Concerne les plateaux techniques hautement spécialisés (PTHS) et les établissements de médecine, chirurgie obstétrique (MCO)
En sont exclus les hôpitaux locaux, Soins de Suite et Rééducation (SSR), Unités de Soins de Longue Durée (USLD), Etablissements d'Hébergement pour Personnes Agées Dépendantes (EHPAD) et établissements psychiatriques.
Enjeux de la PDES
- optimiser l'accès aux soins,
- améliorer la qualité de la prise en charge,
- renforcer l'efficience par l'élaboration d'un schéma cible régional optimisant l'utilisation de la ressource médicale en privilégiant les mutualisations entre établissements indépendamment de leur statut et en facilitant la participation des praticiens libéraux à ce dispositif , en éliminant les doublons entre établissements sur une même activité pour éviter les dépenses inutiles et rémunérer uniquement les établissements assurant la mission de service publique de PDSES et en répartissant de manière équitable les contraintes d'exercice entre les secteurs publics et privés,
- développer la télémédecine et la téléimagerie.
Indemnisation
La valeur des actes effectués dans le cadre de la PDS est du ressort de la convention nationale sur la base du tarif opposable du secteur 1.

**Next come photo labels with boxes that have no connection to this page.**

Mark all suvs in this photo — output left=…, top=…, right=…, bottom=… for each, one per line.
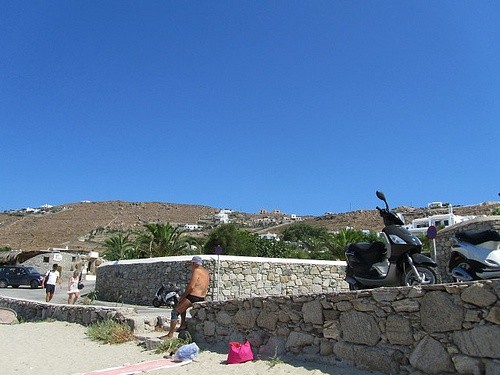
left=0, top=265, right=48, bottom=289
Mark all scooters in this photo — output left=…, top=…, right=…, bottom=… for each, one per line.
left=152, top=283, right=181, bottom=309
left=343, top=190, right=442, bottom=291
left=448, top=228, right=500, bottom=281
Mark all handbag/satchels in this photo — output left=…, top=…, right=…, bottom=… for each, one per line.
left=171, top=342, right=199, bottom=361
left=78, top=282, right=84, bottom=289
left=226, top=339, right=254, bottom=363
left=44, top=272, right=50, bottom=287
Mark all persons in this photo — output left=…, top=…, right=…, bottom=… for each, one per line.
left=67, top=270, right=83, bottom=305
left=57, top=266, right=63, bottom=289
left=159, top=256, right=209, bottom=340
left=74, top=264, right=82, bottom=289
left=42, top=263, right=61, bottom=302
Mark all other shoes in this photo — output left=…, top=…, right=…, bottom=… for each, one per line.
left=159, top=335, right=174, bottom=340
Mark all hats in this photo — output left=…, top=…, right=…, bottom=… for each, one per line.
left=52, top=263, right=59, bottom=268
left=191, top=256, right=202, bottom=266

Le montant des rémunérations forfaitaires (astreinte et garde sur place) tient du domaine réglementaire par arrêté ministériel.
L'arbitrage sur le terrain reste de la responsabilité de l'ARS à partir d'une enveloppe globale régionale ou FIR (
Fond Régional d'Intervention), en diminution de 10% en moyenne pour la plupart des régions (en comparaison avec les budgets 2011).
Les modalités d'organisation de la PDS pour les établissements concernés relèvent d'un CPOM (contrat pluri annuel d'objectifs et de moyens) conclu entre l'ARS et l'établissement de santé après avis du président de la CME. Cet avenant précise les spécialités concernées, le nombre de lignes de garde et d'astreintes officielles, et le montant de l'enveloppe allouée à l'établissement ainsi que les obligations de l'ensemble des parties prenantes.
Une caisse CPAM pivot est mise en place pour assurer le règlement des gardes et astreintes directement sur le compte personnel du praticien (aucune redevance ne peut être prélevée par l'établissement).
En 2012, le montant des indemnités forfaitaires est :
- pour une garde
- 229 euros la nuit, la journée du dimanche et d'un jour férié,
- 79 euros de 20h à minuit,
- 150 euros de minuit à 8h, ainsi que le samedi après midi.
- pour une astreinte
- 150 euros pour la nuit, la journée du dimanche et d'un jour férié,
- 50 euros de 20h à minuit et de 100 euros de minuit à 8h et le samedi aprèsmidi.
En Poitou-Charentes
Sur le Poitou-Charentes, on dénombre actuellement 210 lignes de garde et astreinte pour le public et seulement 18 lignes pour le privé (cf volet hospitalier du SROSS inclu dans le Projet Régional de Santé adopté en Dec 2011)
On ne compte pour le privé dans notre région que 2 services d'urgence (SU), à Poitiers (Clinique de la Providence) et à Niort (Clinique Inkermann), et 2 groupements de coopération sanitaire de droit public (GCS) à Royan et Cognac (en phase de constitution).
Les indemnisations ne concernent pour le privé que quelques chirurgiens et anesthésistes. Aucune indemnisation n'est attribuée aux autres spécialités (obstétriciens et pédiatres en maternité, radiologues, cardiologues, pneumologues, gastro-entérologues, biologistes etc ...) intervenant régulièrement dans le cadre de la permanence des soins dans les établissements précités.
Le directeur de l'ARS, après avoir diligenté une enquête de terrain, a rencontré en Mars dernier dans le cadre de sa mission d'arbitrage les représentants de la FHF, de la FHP et de l'URPS médecins en vue d'optimiser la PDSES en région...mais n'a pas encore pris de décision officielle. Il ne semble pas enclin à une trop grande concentration des moyens et souhaite plutôt conserver un maillage territorial efficient malheureusement contraint par l'enveloppe FIR.
Les médecins libéraux concernés, confiants dans l'impartialité de l'agence, espèrent bien voir aboutir leurs légitimes revendications d'indemnisation.